What Google’s $700 million antitrust settlement means for you


Andy Boxall / Digital Trends

If you think your Tuesday is off to a rough start, at least you aren’t Google. In the wee hours of the morning on Tuesday, December 19, Google confirmed that it’s paying $700 million as part of a settlement regarding antitrust concerns around the Google Play Store.

In July 2021, over 30 states (plus Washington, D.C.) filed a lawsuit against Google over its business practices related to the Google Play Store on Android. Specifically, the lawsuit targeted fees Google charges developers to use the Play Store — and the alleged lack of competition the Play Store allows. Google settled the lawsuit this past September, and now Google has announced the details of that settlement.

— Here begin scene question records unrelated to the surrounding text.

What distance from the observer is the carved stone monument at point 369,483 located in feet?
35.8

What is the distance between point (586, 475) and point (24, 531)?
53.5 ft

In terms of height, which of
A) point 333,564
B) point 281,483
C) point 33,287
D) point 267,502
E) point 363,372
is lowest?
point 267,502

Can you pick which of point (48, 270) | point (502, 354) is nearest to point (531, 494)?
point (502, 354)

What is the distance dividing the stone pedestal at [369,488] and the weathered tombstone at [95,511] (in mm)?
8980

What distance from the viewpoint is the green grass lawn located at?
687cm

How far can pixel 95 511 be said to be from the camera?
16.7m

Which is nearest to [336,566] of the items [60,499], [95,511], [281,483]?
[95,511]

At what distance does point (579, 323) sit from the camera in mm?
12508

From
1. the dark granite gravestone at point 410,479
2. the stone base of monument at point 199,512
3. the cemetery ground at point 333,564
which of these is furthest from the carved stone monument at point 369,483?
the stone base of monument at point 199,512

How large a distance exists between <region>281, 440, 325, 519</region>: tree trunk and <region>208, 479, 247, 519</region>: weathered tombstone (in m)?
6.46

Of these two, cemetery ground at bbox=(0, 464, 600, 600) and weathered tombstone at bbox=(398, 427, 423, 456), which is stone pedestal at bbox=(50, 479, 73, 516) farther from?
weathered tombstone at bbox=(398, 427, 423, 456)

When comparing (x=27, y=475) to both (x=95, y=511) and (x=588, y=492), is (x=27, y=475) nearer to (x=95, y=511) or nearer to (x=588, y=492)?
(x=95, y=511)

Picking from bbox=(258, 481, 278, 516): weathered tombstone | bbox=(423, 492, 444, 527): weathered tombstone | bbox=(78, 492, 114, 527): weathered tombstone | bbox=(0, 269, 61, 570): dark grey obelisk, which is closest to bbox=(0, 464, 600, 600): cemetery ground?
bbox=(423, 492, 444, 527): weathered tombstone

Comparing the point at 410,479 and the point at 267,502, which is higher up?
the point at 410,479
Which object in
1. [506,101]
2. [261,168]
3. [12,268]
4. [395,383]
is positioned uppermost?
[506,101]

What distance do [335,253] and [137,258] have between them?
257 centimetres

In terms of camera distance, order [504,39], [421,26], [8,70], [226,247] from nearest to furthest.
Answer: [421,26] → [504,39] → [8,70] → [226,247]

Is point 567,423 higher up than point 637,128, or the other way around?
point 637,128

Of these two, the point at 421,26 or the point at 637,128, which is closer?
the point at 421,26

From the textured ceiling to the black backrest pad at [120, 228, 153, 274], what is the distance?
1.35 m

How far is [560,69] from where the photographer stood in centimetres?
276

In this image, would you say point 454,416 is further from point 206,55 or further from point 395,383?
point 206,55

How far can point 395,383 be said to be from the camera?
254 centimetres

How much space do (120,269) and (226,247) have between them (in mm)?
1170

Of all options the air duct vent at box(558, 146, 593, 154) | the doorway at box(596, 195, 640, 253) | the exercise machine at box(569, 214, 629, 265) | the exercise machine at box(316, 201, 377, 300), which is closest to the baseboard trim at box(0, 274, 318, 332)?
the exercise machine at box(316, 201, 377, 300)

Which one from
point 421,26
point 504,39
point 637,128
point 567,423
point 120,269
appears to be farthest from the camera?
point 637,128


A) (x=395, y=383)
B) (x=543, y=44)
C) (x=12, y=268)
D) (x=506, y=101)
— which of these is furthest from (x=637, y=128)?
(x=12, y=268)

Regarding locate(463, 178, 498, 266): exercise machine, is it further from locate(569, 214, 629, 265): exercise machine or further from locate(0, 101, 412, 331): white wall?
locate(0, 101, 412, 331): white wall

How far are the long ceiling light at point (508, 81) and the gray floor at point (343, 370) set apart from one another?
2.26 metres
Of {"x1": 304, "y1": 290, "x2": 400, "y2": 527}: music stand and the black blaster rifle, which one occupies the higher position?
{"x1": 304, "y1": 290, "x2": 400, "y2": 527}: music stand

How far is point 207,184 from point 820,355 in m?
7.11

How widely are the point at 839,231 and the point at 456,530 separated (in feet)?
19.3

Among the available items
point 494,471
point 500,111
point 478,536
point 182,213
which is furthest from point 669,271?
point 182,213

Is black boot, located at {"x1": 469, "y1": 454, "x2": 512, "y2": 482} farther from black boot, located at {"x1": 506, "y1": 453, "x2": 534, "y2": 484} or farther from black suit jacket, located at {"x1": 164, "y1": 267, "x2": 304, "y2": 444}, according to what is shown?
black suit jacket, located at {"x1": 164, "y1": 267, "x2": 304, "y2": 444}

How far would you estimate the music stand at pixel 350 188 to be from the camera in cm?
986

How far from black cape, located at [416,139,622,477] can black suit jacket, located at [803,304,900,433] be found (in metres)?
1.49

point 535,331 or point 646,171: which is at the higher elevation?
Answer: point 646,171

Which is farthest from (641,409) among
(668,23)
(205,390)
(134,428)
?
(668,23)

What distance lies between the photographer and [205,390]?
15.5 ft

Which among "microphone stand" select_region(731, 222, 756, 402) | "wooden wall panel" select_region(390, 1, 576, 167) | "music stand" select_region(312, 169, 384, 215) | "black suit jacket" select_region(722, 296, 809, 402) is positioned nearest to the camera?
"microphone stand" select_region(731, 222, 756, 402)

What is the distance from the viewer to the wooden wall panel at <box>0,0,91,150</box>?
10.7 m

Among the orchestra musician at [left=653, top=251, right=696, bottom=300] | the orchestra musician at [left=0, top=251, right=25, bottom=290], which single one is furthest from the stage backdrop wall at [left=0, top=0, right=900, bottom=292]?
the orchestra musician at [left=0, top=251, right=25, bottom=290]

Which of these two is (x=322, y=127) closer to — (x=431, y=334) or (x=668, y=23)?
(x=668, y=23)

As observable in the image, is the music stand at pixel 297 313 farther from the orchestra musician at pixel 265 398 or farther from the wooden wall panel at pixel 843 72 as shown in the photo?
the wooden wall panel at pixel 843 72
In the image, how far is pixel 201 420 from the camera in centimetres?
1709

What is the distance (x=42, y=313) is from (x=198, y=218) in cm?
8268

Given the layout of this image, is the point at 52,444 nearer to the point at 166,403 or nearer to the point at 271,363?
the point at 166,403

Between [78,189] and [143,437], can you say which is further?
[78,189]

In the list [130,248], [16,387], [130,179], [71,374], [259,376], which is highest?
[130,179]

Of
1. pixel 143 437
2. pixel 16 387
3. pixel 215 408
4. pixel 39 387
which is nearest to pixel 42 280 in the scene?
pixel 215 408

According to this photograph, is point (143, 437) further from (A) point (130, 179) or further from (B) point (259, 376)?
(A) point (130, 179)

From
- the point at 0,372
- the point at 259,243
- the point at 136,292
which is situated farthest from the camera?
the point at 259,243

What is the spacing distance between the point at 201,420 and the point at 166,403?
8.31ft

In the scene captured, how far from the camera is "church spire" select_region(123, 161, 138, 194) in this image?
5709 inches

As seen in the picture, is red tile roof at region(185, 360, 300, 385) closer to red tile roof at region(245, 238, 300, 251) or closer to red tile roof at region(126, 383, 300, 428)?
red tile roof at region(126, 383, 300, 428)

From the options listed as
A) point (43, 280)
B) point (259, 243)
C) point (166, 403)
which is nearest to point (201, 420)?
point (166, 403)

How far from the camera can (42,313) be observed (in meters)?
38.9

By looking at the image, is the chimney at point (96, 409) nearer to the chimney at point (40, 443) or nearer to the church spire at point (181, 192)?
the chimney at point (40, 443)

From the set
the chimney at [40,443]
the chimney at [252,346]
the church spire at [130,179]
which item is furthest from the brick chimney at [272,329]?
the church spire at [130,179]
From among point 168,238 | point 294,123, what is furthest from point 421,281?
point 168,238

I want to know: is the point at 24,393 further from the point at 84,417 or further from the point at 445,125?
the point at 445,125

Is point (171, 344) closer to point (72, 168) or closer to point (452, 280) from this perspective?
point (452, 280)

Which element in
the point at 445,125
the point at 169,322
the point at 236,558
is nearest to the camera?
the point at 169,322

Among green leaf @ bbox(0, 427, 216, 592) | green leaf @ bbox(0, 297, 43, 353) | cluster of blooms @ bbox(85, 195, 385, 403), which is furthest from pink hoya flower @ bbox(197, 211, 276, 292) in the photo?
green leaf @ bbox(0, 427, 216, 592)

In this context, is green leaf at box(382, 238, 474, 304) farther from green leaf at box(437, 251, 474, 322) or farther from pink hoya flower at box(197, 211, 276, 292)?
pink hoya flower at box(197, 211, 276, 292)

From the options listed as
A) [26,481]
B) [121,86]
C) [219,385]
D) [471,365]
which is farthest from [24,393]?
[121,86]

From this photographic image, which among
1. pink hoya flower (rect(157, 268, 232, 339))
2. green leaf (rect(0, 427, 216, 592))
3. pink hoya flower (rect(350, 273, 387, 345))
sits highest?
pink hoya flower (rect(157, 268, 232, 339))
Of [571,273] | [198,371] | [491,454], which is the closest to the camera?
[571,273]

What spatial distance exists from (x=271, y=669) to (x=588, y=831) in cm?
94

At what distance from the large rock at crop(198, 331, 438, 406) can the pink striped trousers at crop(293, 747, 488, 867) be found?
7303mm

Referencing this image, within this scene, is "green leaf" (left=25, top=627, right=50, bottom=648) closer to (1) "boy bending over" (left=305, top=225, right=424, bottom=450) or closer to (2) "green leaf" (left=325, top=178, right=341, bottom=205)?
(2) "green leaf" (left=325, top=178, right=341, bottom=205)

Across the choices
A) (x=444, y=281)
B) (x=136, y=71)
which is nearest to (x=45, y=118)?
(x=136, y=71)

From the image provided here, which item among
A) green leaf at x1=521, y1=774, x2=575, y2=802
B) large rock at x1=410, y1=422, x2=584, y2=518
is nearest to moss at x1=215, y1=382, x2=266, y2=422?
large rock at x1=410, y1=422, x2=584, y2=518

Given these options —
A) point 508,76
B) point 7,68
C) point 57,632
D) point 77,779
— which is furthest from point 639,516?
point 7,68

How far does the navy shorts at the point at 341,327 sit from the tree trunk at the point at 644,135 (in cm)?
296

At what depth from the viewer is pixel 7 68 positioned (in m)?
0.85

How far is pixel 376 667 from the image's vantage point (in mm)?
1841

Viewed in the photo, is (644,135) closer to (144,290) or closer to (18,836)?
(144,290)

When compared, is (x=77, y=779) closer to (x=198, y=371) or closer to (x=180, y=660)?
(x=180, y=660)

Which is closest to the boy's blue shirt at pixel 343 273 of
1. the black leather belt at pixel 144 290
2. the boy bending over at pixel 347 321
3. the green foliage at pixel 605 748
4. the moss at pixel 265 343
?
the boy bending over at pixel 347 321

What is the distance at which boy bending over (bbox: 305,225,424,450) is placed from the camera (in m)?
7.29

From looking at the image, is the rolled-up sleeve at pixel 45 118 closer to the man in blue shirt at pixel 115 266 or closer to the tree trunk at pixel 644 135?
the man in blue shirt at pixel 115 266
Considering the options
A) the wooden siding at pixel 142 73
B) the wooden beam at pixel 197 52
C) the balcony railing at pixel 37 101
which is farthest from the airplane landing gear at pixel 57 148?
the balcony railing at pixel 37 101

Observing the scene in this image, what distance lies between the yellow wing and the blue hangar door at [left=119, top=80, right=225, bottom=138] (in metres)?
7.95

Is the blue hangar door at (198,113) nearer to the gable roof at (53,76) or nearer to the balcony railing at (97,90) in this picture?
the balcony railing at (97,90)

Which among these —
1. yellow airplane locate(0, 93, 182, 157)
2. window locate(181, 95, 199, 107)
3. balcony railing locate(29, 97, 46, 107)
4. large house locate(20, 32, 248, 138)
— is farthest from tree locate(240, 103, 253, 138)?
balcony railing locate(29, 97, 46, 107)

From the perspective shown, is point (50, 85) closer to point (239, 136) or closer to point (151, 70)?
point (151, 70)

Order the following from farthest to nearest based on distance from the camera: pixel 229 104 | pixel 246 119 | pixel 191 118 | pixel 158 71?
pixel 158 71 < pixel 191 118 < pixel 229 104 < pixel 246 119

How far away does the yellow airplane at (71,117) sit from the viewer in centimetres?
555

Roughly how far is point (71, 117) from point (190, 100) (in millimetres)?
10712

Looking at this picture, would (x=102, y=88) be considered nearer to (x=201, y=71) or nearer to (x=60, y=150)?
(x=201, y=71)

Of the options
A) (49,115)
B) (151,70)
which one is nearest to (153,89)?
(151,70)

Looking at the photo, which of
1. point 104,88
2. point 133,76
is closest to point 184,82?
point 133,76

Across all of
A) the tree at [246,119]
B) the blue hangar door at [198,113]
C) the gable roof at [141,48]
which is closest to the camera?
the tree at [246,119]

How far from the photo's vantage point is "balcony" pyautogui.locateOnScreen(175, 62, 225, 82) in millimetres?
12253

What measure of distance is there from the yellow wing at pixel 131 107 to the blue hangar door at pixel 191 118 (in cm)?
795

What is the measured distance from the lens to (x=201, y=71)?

Google’s paying you $630 million … kind of

Google sign displaying pride colors at their office building in Chelsea
Alexi Rosenfeld / Getty Images

Out of the total $700 million for the settlement, $630 million will be “distributed for the benefit of consumers.” In other words, Google is paying that money directly to people who have used the Play Store.

Per the Associated Press, “eligible consumers” will get a minimum of $2 from Google. However, depending on how much money you spent on the Google Play Store from August 16, 2016, through September 30, 2023, you may be eligible for additional cash.

It’s currently unclear when those payments will start going out, but you should automatically be notified when that happens. A couple of dollars in your pocket may not be a significant amount of money, but that’s still $2 you didn’t have before.

The remaining $70 million is going to a “fund that will be used by the states,” though details on what that money will be used for aren’t mentioned.

Easier app sideloading on Android

Showing the app drawer on the Google Pixel 8 Pro.
Joe Maring / Digital Trends

In addition to paying millions of dollars in fines, Google is also making some changes to how you download and pay for apps on Android phones — including establishing an easier process for sideloading apps you get outside of the Play Store.

The specifics of this new sideloading process are still pretty murky. Google simply says it “will be further simplifying the sideloading process and updating the language that informs users about these potential risks of downloading apps directly from the web for the first time.”

Other Play Store changes

Google Play Store presentation.

Other changes are coming to the Google Play Store as well. Android has already allowed manufacturers to preinstall alternative app stores beyond the Play Store, but as part of this settlement, Google will make it even clearer to companies that they can “continue to provide users with options out of the box to use Play or another app store.”

Google is also changing how the Play Store handles billing. Last November, Google launched a pilot program in the U.S. that allowed app developers to offer their own in-app payment options as alternatives to the Play Store’s default system. This will now expand further throughout the U.S. Additionally, “developers are also able to show different pricing options within the app when a user makes a digital purchase.”

This news comes just days after Google lost its antitrust lawsuit against Epic Games. The details of that ruling will be announced sometime in January.